The best thing for morale, Garth knew, would be to join the charge himself; there were tactical considerations, however, that were more important. As he had hoped, the archers were slackening their fire for fear of hitting their townsmen; but when the overmen had wiped out the humans-as they inevitably would do-the archers would again have a clear field of fire. The bowmen remained, therefore, the biggest threat, and Garth knew his best weapon was the warbeasts. It was time to pit the two against each other. When the first overmen reached the human soldiers, Garth spotted the location of one archer as the man leaned out from behind a chimney to release another arrow. With a wordless growl, Garth pointed this out to Koros, then ordered the warbeast, "Kill!"
The monstrous animal roared in response, a sound that drowned out the growing clamor of the battle for a moment, then turned and leaped onto the back of its neighboring kin. From there it sprang upward in a magnificent jump that landed it on the roof where the bowman lurked. Shards of splintered slate flew in every direction at the impact of the warbeast's weight; the man had time for one short scream before Koros smashed the chimney out of the way and ripped him apart.
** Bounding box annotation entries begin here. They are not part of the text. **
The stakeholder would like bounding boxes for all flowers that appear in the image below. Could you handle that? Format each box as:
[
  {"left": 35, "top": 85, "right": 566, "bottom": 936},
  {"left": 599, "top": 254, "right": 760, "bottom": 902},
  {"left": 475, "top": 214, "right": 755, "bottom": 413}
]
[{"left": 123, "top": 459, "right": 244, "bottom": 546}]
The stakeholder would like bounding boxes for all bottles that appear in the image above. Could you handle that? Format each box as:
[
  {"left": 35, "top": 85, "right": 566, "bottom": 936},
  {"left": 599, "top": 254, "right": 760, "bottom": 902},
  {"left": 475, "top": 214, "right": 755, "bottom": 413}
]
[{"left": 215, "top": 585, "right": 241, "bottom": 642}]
Garth did not wait to watch the archer's death; he was already pointing out another to Kyrith's warbeast. When that animal had leaped for its target, he turned back to Galt's, and then started on the first row of five.
Not all the warbeasts were as successful as Koros; one missed the roof it was aiming for and tried to scramble up the wall, its claws tearing out chunks of wood and plaster. Another made its leap perfectly, but landed on a thatched roof that was unable to support its weight; the beast and the archer it pursued both vanished into the building's upper floor, amid growls and screams.
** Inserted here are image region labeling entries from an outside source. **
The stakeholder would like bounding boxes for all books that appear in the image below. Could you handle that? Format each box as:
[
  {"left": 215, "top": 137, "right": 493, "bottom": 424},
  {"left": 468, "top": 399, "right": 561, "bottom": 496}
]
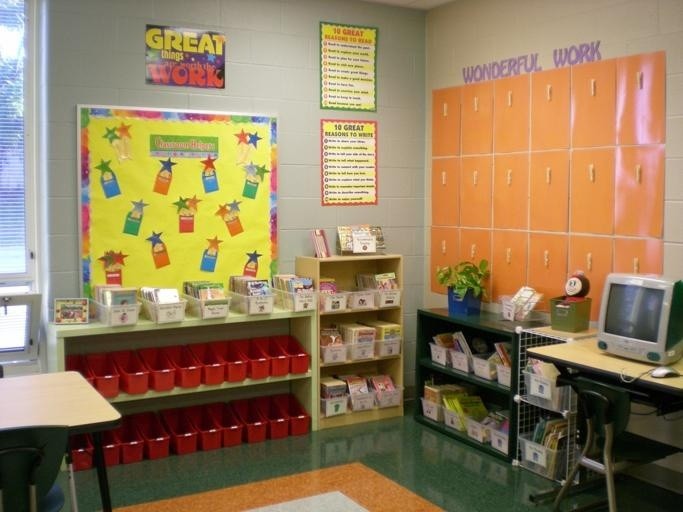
[
  {"left": 423, "top": 331, "right": 512, "bottom": 433},
  {"left": 94, "top": 274, "right": 313, "bottom": 306},
  {"left": 310, "top": 224, "right": 401, "bottom": 416},
  {"left": 526, "top": 416, "right": 585, "bottom": 478}
]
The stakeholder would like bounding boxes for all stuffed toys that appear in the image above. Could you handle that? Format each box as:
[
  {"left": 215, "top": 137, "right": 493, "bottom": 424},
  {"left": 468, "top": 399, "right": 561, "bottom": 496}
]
[{"left": 557, "top": 270, "right": 590, "bottom": 307}]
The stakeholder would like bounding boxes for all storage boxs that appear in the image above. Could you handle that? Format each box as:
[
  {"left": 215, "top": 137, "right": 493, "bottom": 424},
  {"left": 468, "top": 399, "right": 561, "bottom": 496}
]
[{"left": 64, "top": 334, "right": 310, "bottom": 473}]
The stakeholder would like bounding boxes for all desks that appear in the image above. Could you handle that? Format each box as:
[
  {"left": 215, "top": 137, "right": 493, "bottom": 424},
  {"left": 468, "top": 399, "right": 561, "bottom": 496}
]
[
  {"left": 0, "top": 370, "right": 122, "bottom": 512},
  {"left": 526, "top": 336, "right": 683, "bottom": 507}
]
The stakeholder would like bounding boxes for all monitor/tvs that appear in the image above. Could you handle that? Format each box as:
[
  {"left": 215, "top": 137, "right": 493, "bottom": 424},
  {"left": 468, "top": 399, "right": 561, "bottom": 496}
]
[{"left": 597, "top": 272, "right": 683, "bottom": 366}]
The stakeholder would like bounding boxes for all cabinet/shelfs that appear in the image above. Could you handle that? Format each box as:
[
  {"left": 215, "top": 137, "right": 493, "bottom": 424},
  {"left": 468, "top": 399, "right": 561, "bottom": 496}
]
[
  {"left": 47, "top": 305, "right": 317, "bottom": 472},
  {"left": 414, "top": 308, "right": 514, "bottom": 461},
  {"left": 296, "top": 253, "right": 404, "bottom": 428},
  {"left": 512, "top": 326, "right": 580, "bottom": 486}
]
Not all the bowmen were on rooftops; some were behind upper-floor windows too small for the huge animals to fit through. The warbeasts, direct and simple creatures, dealt with this by ripping out the wall around each window.
When he had sent warbeasts after every archer he could locate, leaving four of the animals in the middle of the square, Garth turned his attention back to the fighting in front of the mansion. His troops appeared to have the situation in hand. Outnumbering the humans two to one, even after the casualties inflicted by the archers, the overmen seemed to have their main problem in avoiding their own fellows. The twenty-five guards had been reduced to a knot of half a dozen, clustered in front of the open doors around the burning body of their lord.
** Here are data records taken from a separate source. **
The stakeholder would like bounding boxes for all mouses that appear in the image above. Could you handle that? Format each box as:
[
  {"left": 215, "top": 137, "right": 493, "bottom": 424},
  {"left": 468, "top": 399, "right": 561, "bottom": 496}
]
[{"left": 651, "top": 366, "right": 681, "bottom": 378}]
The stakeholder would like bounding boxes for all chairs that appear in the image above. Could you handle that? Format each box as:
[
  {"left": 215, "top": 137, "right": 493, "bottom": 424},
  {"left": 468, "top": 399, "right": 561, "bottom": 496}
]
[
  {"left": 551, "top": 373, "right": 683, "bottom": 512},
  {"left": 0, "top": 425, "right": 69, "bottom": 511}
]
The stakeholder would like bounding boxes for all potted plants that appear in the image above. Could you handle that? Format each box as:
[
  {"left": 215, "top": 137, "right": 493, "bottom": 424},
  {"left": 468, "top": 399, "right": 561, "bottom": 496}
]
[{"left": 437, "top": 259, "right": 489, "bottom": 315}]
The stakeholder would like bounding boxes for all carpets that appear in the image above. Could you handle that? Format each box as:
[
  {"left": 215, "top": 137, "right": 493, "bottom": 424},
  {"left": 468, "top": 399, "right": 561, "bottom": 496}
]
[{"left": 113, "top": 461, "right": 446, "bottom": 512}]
The civilian population of the town had done nothing yet except to produce a great deal of noise; no one had ventured into the square. The crowds seemed smaller; probably, Garth thought, many had fled and taken shelter wherever they could. Those who remained merely watched, yelling.
Garth dismissed them from consideration for the moment and strode forward to aid his warriors in dealing with the surviving guardsmen.
"Hold!" he called. "Stand back!"
Reluctantly, the overmen obeyed. The remaining humans stood, swords bristling, and waited.
"There is no need to continue the fight! Surrender and we will allow you to live."
Herrenmer was one of the survivors. It was he who answered, "Never, monster! We saw how well we could trust you when you slew the Baron!"